====== Data supplied ======

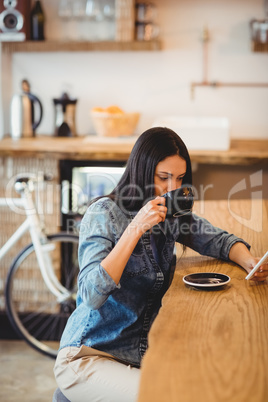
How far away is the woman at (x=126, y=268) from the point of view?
56.8 inches

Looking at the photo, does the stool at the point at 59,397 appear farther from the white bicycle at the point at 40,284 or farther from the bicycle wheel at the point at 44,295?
the bicycle wheel at the point at 44,295

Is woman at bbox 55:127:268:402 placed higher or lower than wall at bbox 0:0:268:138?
lower

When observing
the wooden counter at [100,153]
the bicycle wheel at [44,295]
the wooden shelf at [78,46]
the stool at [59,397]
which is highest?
the wooden shelf at [78,46]

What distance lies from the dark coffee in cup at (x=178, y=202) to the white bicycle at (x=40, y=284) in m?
1.60

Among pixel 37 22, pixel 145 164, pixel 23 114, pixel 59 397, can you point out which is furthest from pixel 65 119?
pixel 59 397

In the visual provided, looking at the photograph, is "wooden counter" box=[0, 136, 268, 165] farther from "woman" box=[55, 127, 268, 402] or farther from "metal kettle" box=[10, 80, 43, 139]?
"woman" box=[55, 127, 268, 402]

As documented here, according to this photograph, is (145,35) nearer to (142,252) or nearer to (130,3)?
(130,3)

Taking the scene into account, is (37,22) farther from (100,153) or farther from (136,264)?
(136,264)

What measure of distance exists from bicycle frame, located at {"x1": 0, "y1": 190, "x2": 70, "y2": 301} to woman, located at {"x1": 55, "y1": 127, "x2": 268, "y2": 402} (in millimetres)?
1354

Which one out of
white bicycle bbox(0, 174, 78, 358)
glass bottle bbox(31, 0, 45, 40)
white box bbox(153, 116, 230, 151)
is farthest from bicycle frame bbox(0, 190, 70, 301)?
glass bottle bbox(31, 0, 45, 40)

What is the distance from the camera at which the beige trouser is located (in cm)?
142

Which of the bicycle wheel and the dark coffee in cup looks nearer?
the dark coffee in cup

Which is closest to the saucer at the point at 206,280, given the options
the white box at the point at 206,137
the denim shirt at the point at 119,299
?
the denim shirt at the point at 119,299

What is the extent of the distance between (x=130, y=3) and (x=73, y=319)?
2325 millimetres
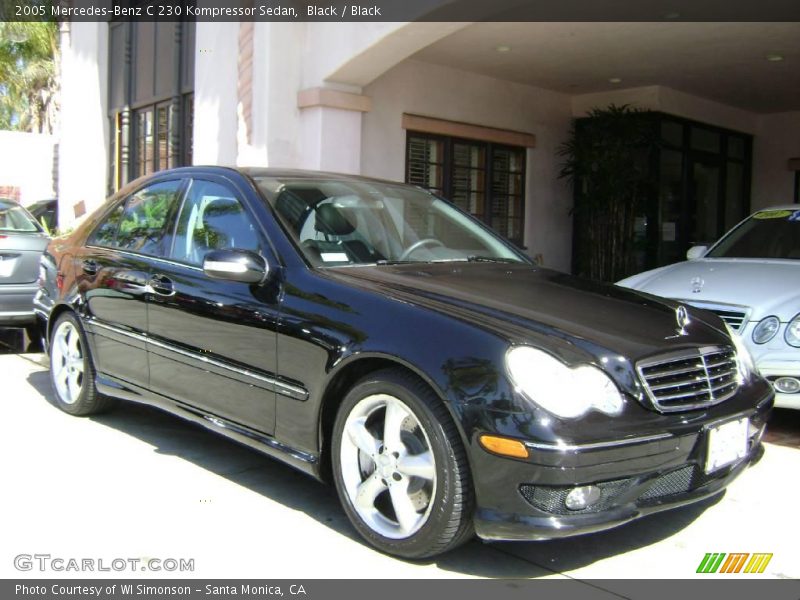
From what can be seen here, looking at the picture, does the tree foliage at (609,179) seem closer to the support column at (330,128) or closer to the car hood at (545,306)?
the support column at (330,128)

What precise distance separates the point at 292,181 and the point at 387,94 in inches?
245

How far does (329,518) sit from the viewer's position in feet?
11.8

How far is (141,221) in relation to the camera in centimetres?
477

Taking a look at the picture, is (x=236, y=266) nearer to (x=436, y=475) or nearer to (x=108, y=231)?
(x=436, y=475)

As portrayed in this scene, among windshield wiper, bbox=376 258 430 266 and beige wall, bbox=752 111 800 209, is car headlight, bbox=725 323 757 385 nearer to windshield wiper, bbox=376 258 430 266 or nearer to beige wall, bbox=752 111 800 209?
windshield wiper, bbox=376 258 430 266

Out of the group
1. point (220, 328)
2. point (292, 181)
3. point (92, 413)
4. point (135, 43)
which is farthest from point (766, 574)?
point (135, 43)

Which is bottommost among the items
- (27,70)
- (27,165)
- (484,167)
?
(484,167)

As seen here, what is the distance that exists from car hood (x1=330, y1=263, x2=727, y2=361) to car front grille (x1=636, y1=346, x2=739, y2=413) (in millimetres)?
55

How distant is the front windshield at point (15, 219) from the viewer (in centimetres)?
788

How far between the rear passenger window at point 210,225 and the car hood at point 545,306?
2.09ft

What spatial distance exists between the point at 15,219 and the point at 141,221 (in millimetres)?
3969

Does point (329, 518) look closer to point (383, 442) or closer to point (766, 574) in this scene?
point (383, 442)

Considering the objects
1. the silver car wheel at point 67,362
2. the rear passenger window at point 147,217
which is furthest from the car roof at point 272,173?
the silver car wheel at point 67,362

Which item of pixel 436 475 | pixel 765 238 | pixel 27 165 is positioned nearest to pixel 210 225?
pixel 436 475
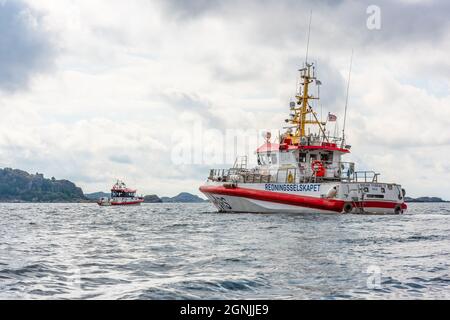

======

## Instructions to follow
Show every line of the material that contains the word "hood".

## The answer
From what can be seen here, looking at the picture, does the tree foliage at (609,179) seem closer to the support column at (330,128) or closer to the car hood at (545,306)?
As seen here, what is the distance that exists from car hood (x1=330, y1=263, x2=727, y2=361) to car front grille (x1=636, y1=346, x2=739, y2=413) (in millimetres)?
How far between the rear passenger window at point 210,225 and the car hood at point 545,306?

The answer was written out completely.